Start of EXERCISE DATA

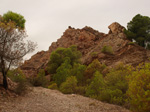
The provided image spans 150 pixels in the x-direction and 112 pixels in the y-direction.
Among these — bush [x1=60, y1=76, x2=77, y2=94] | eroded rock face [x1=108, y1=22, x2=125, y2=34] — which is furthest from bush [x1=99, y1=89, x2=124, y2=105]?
eroded rock face [x1=108, y1=22, x2=125, y2=34]

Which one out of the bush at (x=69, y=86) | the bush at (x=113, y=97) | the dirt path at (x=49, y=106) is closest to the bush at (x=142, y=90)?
the dirt path at (x=49, y=106)

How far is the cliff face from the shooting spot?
31.7 metres

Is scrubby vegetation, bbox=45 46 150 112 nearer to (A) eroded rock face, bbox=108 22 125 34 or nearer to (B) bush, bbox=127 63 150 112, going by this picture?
(B) bush, bbox=127 63 150 112

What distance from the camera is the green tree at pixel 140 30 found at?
37.5 m

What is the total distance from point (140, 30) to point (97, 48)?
11.7 meters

End of EXERCISE DATA

AIM
Rewrite the records from the line containing "What is the" through the end, changing "total distance" to "straight-line distance" and leaving everything else as it is.

RESULT BELOW
What is the straight-line distance from point (140, 30) to point (97, 48)?
11.7 meters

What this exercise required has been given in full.